# What is asked:
Please update the listing below by replacing "dark hill silhouette" with "dark ridge silhouette" everywhere it appears, keeping all other text the same.
==================================================
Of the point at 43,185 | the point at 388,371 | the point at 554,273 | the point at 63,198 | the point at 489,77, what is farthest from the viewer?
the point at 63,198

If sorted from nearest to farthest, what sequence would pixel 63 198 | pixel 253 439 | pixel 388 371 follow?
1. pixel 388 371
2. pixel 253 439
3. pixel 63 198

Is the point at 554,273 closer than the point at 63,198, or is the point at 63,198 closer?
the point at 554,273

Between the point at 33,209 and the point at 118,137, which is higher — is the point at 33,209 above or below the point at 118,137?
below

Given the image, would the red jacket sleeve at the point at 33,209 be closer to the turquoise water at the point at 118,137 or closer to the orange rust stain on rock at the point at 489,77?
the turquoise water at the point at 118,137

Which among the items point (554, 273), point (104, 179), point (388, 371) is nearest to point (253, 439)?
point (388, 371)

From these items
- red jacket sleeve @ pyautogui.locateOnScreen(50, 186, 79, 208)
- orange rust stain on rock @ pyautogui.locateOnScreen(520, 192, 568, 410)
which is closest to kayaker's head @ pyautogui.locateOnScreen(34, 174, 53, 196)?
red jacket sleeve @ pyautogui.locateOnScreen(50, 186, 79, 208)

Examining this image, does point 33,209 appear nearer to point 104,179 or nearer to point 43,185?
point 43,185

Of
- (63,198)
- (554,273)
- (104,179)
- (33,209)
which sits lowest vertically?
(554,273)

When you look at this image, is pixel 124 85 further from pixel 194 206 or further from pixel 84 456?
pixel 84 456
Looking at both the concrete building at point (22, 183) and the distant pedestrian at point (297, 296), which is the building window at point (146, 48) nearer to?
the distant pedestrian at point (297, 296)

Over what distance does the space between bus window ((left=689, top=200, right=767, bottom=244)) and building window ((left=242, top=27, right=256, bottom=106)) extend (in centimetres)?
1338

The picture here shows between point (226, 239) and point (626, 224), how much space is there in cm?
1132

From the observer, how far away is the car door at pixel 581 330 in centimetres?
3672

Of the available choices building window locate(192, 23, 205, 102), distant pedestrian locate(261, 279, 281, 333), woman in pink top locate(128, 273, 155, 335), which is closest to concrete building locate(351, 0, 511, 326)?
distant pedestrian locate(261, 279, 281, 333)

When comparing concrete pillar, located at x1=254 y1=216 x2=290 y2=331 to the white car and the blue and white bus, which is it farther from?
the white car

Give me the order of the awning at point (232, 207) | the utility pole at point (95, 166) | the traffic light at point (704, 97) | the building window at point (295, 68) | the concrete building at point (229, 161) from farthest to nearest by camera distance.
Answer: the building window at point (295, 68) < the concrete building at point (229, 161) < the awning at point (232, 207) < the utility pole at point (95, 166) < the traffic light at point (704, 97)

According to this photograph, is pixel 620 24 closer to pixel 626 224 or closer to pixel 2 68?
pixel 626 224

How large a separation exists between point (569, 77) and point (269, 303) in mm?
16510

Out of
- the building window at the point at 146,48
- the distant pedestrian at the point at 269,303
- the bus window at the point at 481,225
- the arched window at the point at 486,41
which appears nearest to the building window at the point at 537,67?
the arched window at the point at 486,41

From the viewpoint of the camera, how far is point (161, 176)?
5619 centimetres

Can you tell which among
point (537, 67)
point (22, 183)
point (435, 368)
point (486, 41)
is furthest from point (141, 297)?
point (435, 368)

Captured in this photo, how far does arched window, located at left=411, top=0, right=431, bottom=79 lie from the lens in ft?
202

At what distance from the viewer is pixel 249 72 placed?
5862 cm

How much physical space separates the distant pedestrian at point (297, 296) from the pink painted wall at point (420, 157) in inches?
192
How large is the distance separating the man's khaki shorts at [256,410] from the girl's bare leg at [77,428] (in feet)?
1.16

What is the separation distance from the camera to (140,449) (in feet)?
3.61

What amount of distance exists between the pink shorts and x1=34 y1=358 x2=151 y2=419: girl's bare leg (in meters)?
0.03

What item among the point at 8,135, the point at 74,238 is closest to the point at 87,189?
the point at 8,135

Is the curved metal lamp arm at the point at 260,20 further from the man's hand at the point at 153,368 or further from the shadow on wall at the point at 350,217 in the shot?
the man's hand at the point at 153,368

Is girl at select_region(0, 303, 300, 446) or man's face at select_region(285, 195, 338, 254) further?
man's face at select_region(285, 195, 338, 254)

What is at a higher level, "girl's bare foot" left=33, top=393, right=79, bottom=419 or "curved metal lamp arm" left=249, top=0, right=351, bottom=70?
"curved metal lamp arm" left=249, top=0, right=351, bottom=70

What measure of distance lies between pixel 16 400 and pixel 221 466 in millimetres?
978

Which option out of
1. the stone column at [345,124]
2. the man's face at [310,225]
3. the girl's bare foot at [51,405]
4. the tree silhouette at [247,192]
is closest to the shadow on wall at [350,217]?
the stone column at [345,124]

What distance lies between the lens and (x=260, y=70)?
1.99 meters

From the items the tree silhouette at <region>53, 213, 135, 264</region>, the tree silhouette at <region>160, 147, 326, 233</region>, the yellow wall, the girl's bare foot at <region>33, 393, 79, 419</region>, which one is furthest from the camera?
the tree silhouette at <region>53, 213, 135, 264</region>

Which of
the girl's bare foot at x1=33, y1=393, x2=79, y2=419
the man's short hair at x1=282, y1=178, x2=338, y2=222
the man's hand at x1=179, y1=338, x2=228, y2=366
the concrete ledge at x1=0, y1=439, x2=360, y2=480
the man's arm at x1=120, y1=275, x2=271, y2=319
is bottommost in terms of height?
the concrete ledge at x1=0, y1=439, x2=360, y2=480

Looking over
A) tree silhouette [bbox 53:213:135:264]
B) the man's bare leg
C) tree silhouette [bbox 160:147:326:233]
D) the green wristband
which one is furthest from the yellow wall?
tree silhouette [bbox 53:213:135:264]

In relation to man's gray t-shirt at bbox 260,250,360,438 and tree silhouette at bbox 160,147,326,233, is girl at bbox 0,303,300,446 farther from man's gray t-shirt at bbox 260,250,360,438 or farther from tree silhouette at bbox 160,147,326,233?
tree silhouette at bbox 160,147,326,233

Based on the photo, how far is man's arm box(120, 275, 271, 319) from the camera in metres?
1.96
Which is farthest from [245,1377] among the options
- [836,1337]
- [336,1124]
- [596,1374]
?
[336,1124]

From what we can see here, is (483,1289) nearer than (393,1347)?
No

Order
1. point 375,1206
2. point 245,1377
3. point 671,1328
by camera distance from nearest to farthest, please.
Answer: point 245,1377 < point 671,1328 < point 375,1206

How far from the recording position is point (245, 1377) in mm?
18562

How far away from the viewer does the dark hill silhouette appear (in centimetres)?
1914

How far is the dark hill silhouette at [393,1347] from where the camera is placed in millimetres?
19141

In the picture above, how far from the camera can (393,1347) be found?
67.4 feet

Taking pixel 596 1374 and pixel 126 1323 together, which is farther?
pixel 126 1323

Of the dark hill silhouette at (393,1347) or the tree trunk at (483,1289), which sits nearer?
==================================================
# Worked answer:
Of the point at 43,185 | the point at 388,371 | the point at 554,273 | the point at 63,198 | the point at 489,77, what is farthest from the viewer?
the point at 63,198

If sorted from nearest to farthest, what sequence would pixel 63 198 | pixel 253 439 | pixel 388 371 follow?
1. pixel 388 371
2. pixel 253 439
3. pixel 63 198

Is the point at 554,273 closer than the point at 63,198, or is the point at 63,198 closer?
the point at 554,273

Between the point at 33,209 and the point at 118,137, which is higher — is the point at 33,209 above or below the point at 118,137?
below

Given the image, would the red jacket sleeve at the point at 33,209 be closer to the turquoise water at the point at 118,137 or closer to the orange rust stain on rock at the point at 489,77?
the turquoise water at the point at 118,137

Which among the items point (554, 273), point (104, 179), point (388, 371) is nearest to point (253, 439)?
point (388, 371)

From these items
- red jacket sleeve @ pyautogui.locateOnScreen(50, 186, 79, 208)
- orange rust stain on rock @ pyautogui.locateOnScreen(520, 192, 568, 410)
which is closest to kayaker's head @ pyautogui.locateOnScreen(34, 174, 53, 196)?
red jacket sleeve @ pyautogui.locateOnScreen(50, 186, 79, 208)

Examining this image, does point 33,209 appear nearer to point 104,179 or nearer to point 43,185?
point 43,185

Of
- (63,198)
- (554,273)
- (104,179)
- (33,209)
which sits lowest vertically?
(554,273)

When you look at this image, is pixel 124 85 further from pixel 194 206 or further from pixel 84 456?
pixel 84 456
Looking at both the concrete building at point (22, 183) and the distant pedestrian at point (297, 296), which is the building window at point (146, 48) nearer to?
the distant pedestrian at point (297, 296)

Over what distance does the space between bus window ((left=689, top=200, right=767, bottom=244)) and building window ((left=242, top=27, right=256, bottom=106)) extend (in centimetres)?
1338

The picture here shows between point (226, 239) and point (626, 224), how much space is there in cm?
1132

From the observer, how far away is the car door at pixel 581 330 in centimetres?
3672

Of the available choices building window locate(192, 23, 205, 102), distant pedestrian locate(261, 279, 281, 333), woman in pink top locate(128, 273, 155, 335), which is closest to concrete building locate(351, 0, 511, 326)?
distant pedestrian locate(261, 279, 281, 333)

When comparing concrete pillar, located at x1=254 y1=216 x2=290 y2=331 to the white car and the blue and white bus, which is it farther from?
the white car

Give me the order of the awning at point (232, 207) | the utility pole at point (95, 166) | the traffic light at point (704, 97) | the building window at point (295, 68) | the concrete building at point (229, 161) from farthest to nearest by camera distance.
Answer: the building window at point (295, 68) < the concrete building at point (229, 161) < the awning at point (232, 207) < the utility pole at point (95, 166) < the traffic light at point (704, 97)

According to this photograph, is pixel 620 24 closer to pixel 626 224 or closer to pixel 2 68?
pixel 626 224

How large a separation exists between point (569, 77) and point (269, 303) in mm?
16510

Out of
- the building window at the point at 146,48
- the distant pedestrian at the point at 269,303
- the bus window at the point at 481,225
- the arched window at the point at 486,41
which appears nearest to the building window at the point at 537,67?
the arched window at the point at 486,41

From the viewpoint of the camera, how far is point (161, 176)?
5619 centimetres

Can you tell which among
point (537, 67)
point (22, 183)
point (435, 368)
point (486, 41)
is furthest from point (141, 297)?
point (435, 368)

Captured in this photo, how far does arched window, located at left=411, top=0, right=431, bottom=79 lie from the lens in ft?
202

At what distance from the viewer is pixel 249 72 placed?
5862 cm

How much physical space separates the distant pedestrian at point (297, 296) from the pink painted wall at point (420, 157) in inches?
192
How large is the distance separating the man's khaki shorts at [256,410] from the girl's bare leg at [77,428] (in feet)?
1.16

What is the separation distance from the camera to (140,449) (in feet)?
3.61

What amount of distance exists between the pink shorts and x1=34 y1=358 x2=151 y2=419: girl's bare leg (in meters)?
0.03

What item among the point at 8,135, the point at 74,238 is closest to the point at 87,189?
the point at 8,135

Is the curved metal lamp arm at the point at 260,20 further from the man's hand at the point at 153,368 or further from the shadow on wall at the point at 350,217 in the shot?
the man's hand at the point at 153,368

Is girl at select_region(0, 303, 300, 446) or man's face at select_region(285, 195, 338, 254) further?
man's face at select_region(285, 195, 338, 254)

What is at a higher level, "girl's bare foot" left=33, top=393, right=79, bottom=419 or "curved metal lamp arm" left=249, top=0, right=351, bottom=70?
"curved metal lamp arm" left=249, top=0, right=351, bottom=70

What measure of distance lies between pixel 16 400 and pixel 221 466 in millimetres?
978

Which option out of
1. the stone column at [345,124]
2. the man's face at [310,225]
3. the girl's bare foot at [51,405]
4. the tree silhouette at [247,192]
is closest to the shadow on wall at [350,217]?
the stone column at [345,124]

What distance lies between the lens and (x=260, y=70)?
1.99 meters

From the items the tree silhouette at <region>53, 213, 135, 264</region>, the tree silhouette at <region>160, 147, 326, 233</region>, the yellow wall, the girl's bare foot at <region>33, 393, 79, 419</region>, which one is furthest from the camera?
the tree silhouette at <region>53, 213, 135, 264</region>

Which of
the girl's bare foot at x1=33, y1=393, x2=79, y2=419
the man's short hair at x1=282, y1=178, x2=338, y2=222
the man's hand at x1=179, y1=338, x2=228, y2=366
the concrete ledge at x1=0, y1=439, x2=360, y2=480
the man's arm at x1=120, y1=275, x2=271, y2=319
is bottommost in terms of height?
the concrete ledge at x1=0, y1=439, x2=360, y2=480

Looking over
A) tree silhouette [bbox 53:213:135:264]
B) the man's bare leg
C) tree silhouette [bbox 160:147:326:233]
D) the green wristband
which one is furthest from the yellow wall?
tree silhouette [bbox 53:213:135:264]

In relation to man's gray t-shirt at bbox 260,250,360,438 and tree silhouette at bbox 160,147,326,233, is girl at bbox 0,303,300,446 farther from man's gray t-shirt at bbox 260,250,360,438 or farther from tree silhouette at bbox 160,147,326,233?
tree silhouette at bbox 160,147,326,233

Based on the photo, how far is man's arm box(120, 275, 271, 319) from the camera in metres?
1.96
Which is farthest from [245,1377] among the options
- [836,1337]
- [336,1124]
- [596,1374]
?
[336,1124]

From what we can see here, is (483,1289) nearer than (393,1347)?
No

Order
1. point 375,1206
2. point 245,1377
3. point 671,1328
by camera distance from nearest to farthest, please.
Answer: point 245,1377 < point 671,1328 < point 375,1206

How far from the recording position is point (245, 1377) in mm?
18562

How far away from the viewer does the dark ridge silhouette appear (in centimetres)?
1914

How far is the dark ridge silhouette at [393,1347] from where the camera is placed in millimetres?
19141

In the picture above, how far from the camera can (393,1347) be found?
67.4 feet

Taking pixel 596 1374 and pixel 126 1323 together, which is farther?
pixel 126 1323

Of the dark ridge silhouette at (393,1347) or the tree trunk at (483,1289), which sits nearer?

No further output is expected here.